Penting dilakukan pencatatan jurnal makanan dan gejala secara detail untuk mendeteksi pola hubungan antara konsumsi makanan tertentu dengan munculnya nyeri.
Identifikasi alergen yang sering menjadi pencetus seperti susu, telur, gluten, kedelai, seafood, atau bahan pengawet perlu diperhatikan dalam proses eliminasi dan challenge.
Penanganan
Prinsip utama penanganan bukan sekedar pemberian obat pereda nyeri, tetapi eliminasi makanan pencetus sebagai terapi kausal. Pasien perlu diedukasi bahwa konsumsi obat jangka panjang tanpa eliminasi alergen berarti gagal mencari penyebab utamanya.
Terapi medikamentosa tetap digunakan untuk kontrol sementara nyeri, namun harus dibatasi dan bukan menjadi terapi utama. Pemakaian obat antiinflamasi jangka panja*ng justru meningkatkan risiko efek samping gastrointestinal dan ginjal.
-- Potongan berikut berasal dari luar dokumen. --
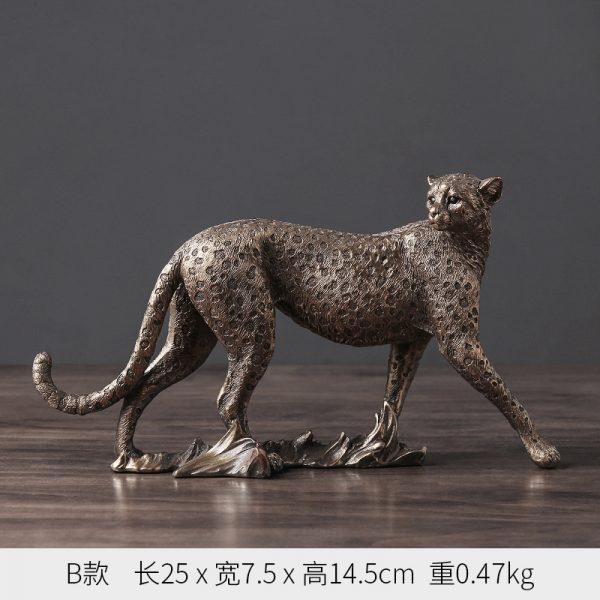 1J602002 Cheetah Figurines Resin Maker (6)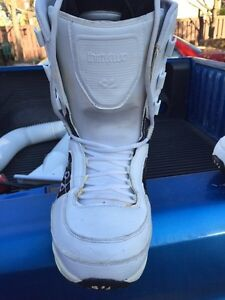 Thirtytwo snowboard boots 8.5 Cambridge Kitchener Area image 2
Tindakan invasif seperti fisioterapi, rehabilitasi medis, atau operasi hanya diberikan jika sudah dipastikan penyebab nyeri bukan berasal dari reaksi alergi makanan. Monitoring rutin, evaluasi pola makan, dan perbaikan fungsi usus sangat penting untuk hasil jangka panjang.
Kesimpulan
Nyeri otot dan sendi kronik pada dewasa bisa menjadi manifestasi alergi makanan yang sering terabaikan. Diagnosis berbasis oral food challenge jauh lebih relevan dibandingkan tes alergi laboratorium semata. Penanganan efektif harus fokus pada eliminasi makanan pencetus, bukan sekedar terapi obat jangka panjang. Pendekatan ini memberikan hasil lebih optimal dan mencegah ketergantungan obat yang tidak perlu.
Daftar Pustaka
- Sicherer SH, Sampson HA. Food allergy: A review and update on epidemiology, pathogenesis, diagnosis, prevention, and management. J Allergy Clin Immunol. 2018;141(1):41-58.
- Akama H. Arthritis and food allergy. J Rheumatol. 1990 Nov;17(11):1567-9. PMID: 2273510.
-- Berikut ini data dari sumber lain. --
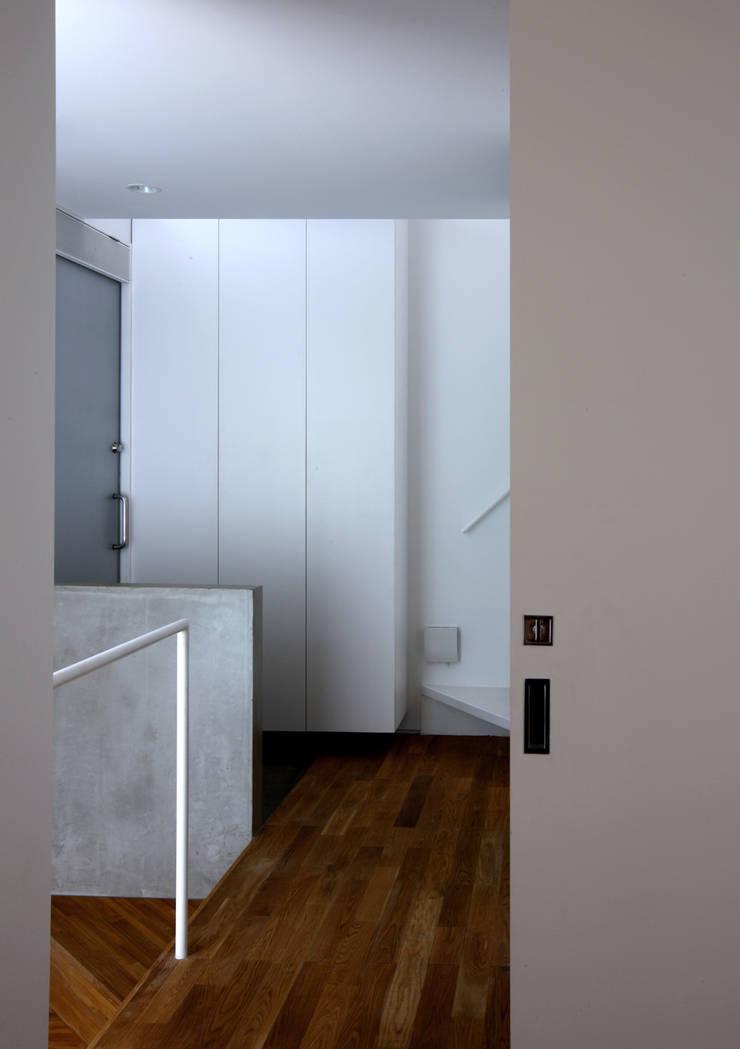 トールハウス・フルハウス: アトリエハコ建築設計事務所/atelier HAKO architectsが手掛けたです。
- Panush RS, Stroud RM, Webster EM. Food-induced (allergic) arthritis. Inflammatory arthritis exacerbated by milk. Arthritis Rheum. 1986 Feb;29(2):220-6. doi: 10.1002/art.1780290210. PMID: 3513771.
- Panush RS. Food induced (“allergic”) arthritis: clinical and serologic studies. J Rheumatol. 1990 Mar;17(3):291-4. PMID: 2332849.
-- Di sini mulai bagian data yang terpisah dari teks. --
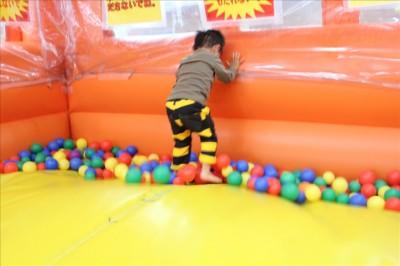 バスのボールプールで飛び跳ねる2歳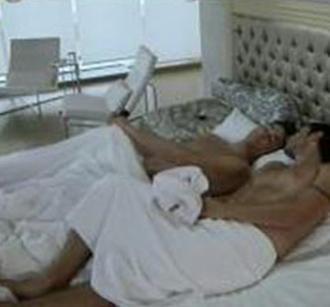 Ekran karşısındaki izleyiciyi şoke eden sahne Türkiye'de TV'lerde daha önce örneğine hiç rastlanmaya eşcinsel yatak sahnesiydi.   Daha dizi yayınlandığı gece herkes RTÜK'ün ve seyircinin bu sahneye ne tepki göstereceğini de merak etmeye başladı.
- Fasano A, Catassi C. Clinical practice. Celiac disease. N Engl J Med. 2012;367(25):2419-2426.
- Berni Canani R, et al. Non-IgE-mediated food allergy in children. Pediatr Allergy Immunol. 2019;30(2):153-161.
- Nowak-Wegrzyn A, et al. Work Group Report: Oral Food Challenge Testing. J Allergy Clin Immunol. 2009;123(6 Suppl):S365-83.